## What to produce
Rewrite the lines of the records starting at the one containing "Viewing the scene, is" and ending at the one containing "(0, 440, 45, 466): building roof <" as a numbered list, skipping blank lines and including nothing else.
#### Data supplied ####
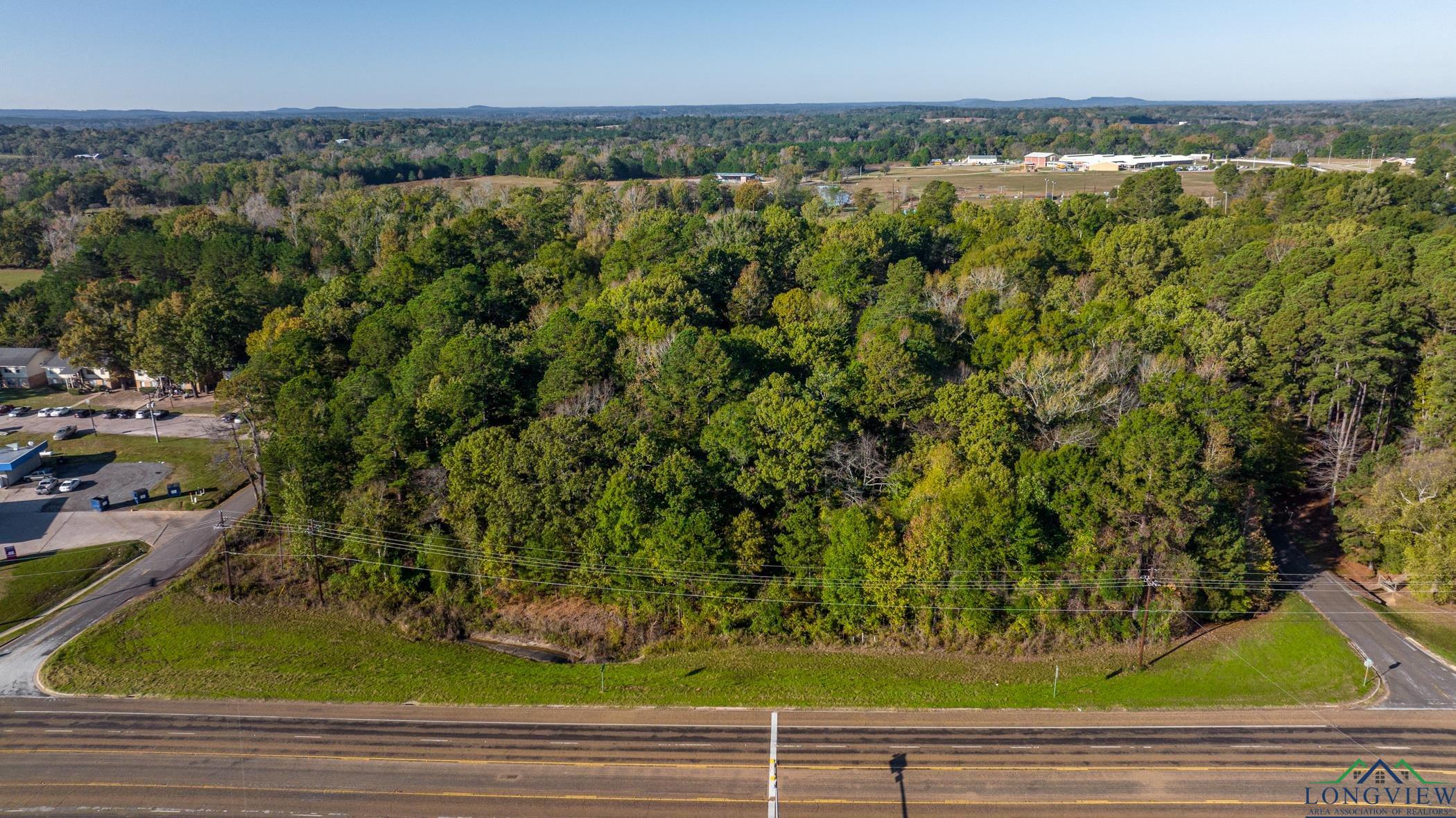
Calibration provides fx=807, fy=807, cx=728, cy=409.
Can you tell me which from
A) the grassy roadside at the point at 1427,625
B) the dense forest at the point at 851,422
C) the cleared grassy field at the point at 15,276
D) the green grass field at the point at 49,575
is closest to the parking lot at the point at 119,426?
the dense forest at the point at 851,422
####
#### Data supplied ####
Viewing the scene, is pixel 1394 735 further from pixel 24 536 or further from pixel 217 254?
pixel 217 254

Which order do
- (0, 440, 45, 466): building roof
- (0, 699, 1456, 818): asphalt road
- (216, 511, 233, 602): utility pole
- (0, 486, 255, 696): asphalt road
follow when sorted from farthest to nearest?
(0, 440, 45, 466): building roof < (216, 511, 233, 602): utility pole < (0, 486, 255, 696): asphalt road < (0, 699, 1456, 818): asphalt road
####
#### Data supplied ####
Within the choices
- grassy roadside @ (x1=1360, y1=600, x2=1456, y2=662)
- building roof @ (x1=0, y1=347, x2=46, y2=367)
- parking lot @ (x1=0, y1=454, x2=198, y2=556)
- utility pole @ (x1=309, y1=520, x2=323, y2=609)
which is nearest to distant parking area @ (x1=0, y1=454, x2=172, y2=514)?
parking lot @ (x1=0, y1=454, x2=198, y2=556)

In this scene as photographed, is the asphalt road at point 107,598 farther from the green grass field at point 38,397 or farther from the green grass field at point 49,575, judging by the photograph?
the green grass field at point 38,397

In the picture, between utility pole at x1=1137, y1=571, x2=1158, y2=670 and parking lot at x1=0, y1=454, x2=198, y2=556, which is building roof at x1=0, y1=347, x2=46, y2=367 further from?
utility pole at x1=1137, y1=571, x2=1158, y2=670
####
## Task answer
1. Viewing the scene, is pixel 1394 735 further from pixel 24 536 or further from pixel 217 254?
2. pixel 217 254
3. Which order do
4. - (0, 440, 45, 466): building roof
5. - (0, 699, 1456, 818): asphalt road
6. - (216, 511, 233, 602): utility pole
7. - (0, 486, 255, 696): asphalt road
8. follow when sorted from farthest to nearest?
9. (0, 440, 45, 466): building roof < (216, 511, 233, 602): utility pole < (0, 486, 255, 696): asphalt road < (0, 699, 1456, 818): asphalt road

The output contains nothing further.